Recently we’ve seen researchers and engineers scaling transformer-based models to hundreds of billions of parameters. The transformer architecture is exactly what made this possible, thanks to its sequence parallelism (here is an introduction to the transformer architecture). However, if it certainly enables an efficient training procedure, the same cannot be said about the inference process.
Background
Recall the definition of Attention given in the “Attention Is All You Need” paper:
$$ Attention(Q,K,V) = softmax(\frac{QK^T}{\sqrt{d_k}})V $$
where $Q$, $K$, and $V$ are three matrices that are trained during the training process. The embeddings of each token (a vector) is multiplied by these three matrices to obtain three vectors $q_n$, $k_n$, and $v_n$.
When computing self-attention, we compute the dot product of the query vector $q_n$ with the key vector of every other token before it in the input sequence ${k_n, k_{n+1}, …, k_N}$.

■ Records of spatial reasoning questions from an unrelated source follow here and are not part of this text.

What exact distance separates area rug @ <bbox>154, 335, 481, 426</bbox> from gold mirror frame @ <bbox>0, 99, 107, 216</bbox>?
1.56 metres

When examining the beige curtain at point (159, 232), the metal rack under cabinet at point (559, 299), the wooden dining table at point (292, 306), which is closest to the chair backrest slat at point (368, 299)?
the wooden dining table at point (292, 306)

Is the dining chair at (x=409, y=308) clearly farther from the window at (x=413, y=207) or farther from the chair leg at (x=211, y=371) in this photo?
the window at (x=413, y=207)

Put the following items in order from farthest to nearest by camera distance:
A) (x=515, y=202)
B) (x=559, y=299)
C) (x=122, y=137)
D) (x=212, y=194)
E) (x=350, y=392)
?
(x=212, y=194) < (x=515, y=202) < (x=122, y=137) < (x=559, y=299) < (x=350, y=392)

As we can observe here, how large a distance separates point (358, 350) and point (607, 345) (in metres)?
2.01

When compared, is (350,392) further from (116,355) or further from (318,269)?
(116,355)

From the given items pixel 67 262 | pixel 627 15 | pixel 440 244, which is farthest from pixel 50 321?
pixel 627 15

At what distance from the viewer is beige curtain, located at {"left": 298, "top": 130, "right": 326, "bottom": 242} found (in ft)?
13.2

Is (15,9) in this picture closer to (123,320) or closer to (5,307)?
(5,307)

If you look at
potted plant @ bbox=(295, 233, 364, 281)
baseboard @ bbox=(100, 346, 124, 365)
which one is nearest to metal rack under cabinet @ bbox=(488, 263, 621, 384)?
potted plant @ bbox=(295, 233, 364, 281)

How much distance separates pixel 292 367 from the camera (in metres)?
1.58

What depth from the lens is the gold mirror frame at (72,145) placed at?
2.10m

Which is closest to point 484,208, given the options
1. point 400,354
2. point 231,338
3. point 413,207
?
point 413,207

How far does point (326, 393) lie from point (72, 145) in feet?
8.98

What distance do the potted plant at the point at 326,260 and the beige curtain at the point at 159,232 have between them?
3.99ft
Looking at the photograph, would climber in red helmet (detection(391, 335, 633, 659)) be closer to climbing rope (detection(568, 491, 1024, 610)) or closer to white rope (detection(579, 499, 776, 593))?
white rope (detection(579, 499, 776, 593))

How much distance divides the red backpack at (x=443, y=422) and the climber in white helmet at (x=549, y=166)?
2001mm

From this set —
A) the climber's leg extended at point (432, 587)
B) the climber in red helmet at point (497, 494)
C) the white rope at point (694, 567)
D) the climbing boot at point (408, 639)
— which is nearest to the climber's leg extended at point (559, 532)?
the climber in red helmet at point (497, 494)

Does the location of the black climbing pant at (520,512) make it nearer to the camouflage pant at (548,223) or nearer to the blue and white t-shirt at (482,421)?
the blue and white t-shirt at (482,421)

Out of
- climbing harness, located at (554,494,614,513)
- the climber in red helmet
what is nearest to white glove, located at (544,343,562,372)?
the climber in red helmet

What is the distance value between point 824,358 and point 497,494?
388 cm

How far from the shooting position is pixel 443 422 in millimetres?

Each product $q_i^T \cdot k_j$ is divided by the square root of the dimension of the key vectors $\sqrt{d_k}$ in order to have more stable gradients. Eventually, everything is passed through a softmax to normalize the scores:
$$ a_{ij} = \frac{\exp(q_i^T k_j / \sqrt{d_k})}{\sum_{t=1}^{i}\exp(q_i^T k_t / \sqrt{d_k})} $$
The final output is derived by computing the weighted average over the value vectors:
$$ o_i = \sum_{j=1}^{i} a_{ij} v_j $$
The autoregressive nature of transformers
Transfomer-based models are autoregressive models, meaning essentially that they use the past to predict the future.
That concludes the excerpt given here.